Levee System Increased Hurricane Katrina's Wrath

Louisiana's levee system has once again made headlines. According to hurricane expert, Ivor van Heerden, the magnitude of Katrina's storm surge in Mississippi was partly the fault of the Louisiana levee system.

Van Heerden, deputy director of the Louisiana State University Hurricane Center, described how sea water from the storm built up against Mississippi River levees in Louisiana, and when the eye of Katrina passed over and began its migration to Mississippi, it took the wall of water with it.

Had there been no levee, he said, the water would have fanned over the wetlands, and the eye would have carried far less to local shores. Van Heerden is also a civil and environmental engineering professor at LSU.

Van Heerden is often credited with having predicted Katrina. In the years before the storm, he created computer models showing how New Orleans would flood if a category 3 storm hit. The levees were built based on outdated models, even though new ones were available. Some levee sections were built on sand, easily allowing water to breach.

"It was a man-made catastrophe with a hurricane trigger," he said. "What happens to sand castles on beaches?
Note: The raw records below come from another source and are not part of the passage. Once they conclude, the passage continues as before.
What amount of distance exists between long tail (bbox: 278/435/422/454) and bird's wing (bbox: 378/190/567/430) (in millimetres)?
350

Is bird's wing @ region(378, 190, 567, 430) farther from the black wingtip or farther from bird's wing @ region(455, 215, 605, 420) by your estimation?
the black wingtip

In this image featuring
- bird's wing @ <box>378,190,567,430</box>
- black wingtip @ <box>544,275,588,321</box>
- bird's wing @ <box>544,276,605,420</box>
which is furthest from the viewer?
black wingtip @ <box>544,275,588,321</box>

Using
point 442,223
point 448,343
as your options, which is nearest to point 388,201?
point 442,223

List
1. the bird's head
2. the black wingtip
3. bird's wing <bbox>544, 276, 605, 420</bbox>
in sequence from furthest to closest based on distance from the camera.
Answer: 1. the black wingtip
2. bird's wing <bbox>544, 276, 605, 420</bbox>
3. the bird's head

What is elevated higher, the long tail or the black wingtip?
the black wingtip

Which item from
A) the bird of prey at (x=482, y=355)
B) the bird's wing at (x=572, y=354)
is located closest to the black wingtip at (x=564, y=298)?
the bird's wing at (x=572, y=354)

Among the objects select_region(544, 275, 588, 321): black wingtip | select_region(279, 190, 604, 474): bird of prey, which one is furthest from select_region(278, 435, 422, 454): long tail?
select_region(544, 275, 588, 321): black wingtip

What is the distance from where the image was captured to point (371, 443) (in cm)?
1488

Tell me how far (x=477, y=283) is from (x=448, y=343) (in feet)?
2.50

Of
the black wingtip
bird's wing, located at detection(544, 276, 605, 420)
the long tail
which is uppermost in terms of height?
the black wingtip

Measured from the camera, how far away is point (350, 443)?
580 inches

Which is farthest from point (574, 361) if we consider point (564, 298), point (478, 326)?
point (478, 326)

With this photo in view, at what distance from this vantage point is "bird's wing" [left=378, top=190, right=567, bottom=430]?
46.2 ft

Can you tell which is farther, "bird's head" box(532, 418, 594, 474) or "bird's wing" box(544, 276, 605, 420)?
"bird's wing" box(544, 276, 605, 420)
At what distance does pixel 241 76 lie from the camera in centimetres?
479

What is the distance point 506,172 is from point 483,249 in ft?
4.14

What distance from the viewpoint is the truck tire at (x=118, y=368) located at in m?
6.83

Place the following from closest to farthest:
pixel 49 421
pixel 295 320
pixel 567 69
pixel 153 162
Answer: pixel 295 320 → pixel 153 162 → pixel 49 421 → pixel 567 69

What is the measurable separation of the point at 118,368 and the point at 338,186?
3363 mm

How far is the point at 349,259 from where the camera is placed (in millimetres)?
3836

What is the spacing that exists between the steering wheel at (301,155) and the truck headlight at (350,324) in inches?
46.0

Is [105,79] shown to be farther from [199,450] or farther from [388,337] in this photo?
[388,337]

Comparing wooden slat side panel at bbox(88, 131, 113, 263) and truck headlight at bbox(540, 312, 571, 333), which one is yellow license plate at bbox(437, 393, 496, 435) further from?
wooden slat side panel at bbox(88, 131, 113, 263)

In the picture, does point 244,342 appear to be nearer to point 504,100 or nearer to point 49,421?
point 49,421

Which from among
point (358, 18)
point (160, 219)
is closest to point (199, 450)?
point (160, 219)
They don't last."

He said his research fell on deaf ears, as outlined in his book, The Storm - What Went Wrong and Why During Hurricane Katrina - the Inside Story from One Louisiana Scientist. He wants an inquest like the 9/11 commission to look into the failures that led to flooding in New Orleans and destruction along the Coast.

To protect Mississippi in the future from Katrina-like storms, he said, efforts must go toward restoring wetlands and rebuilding the barrier islands. Giant waves in the open ocean become smaller when they break over the islands.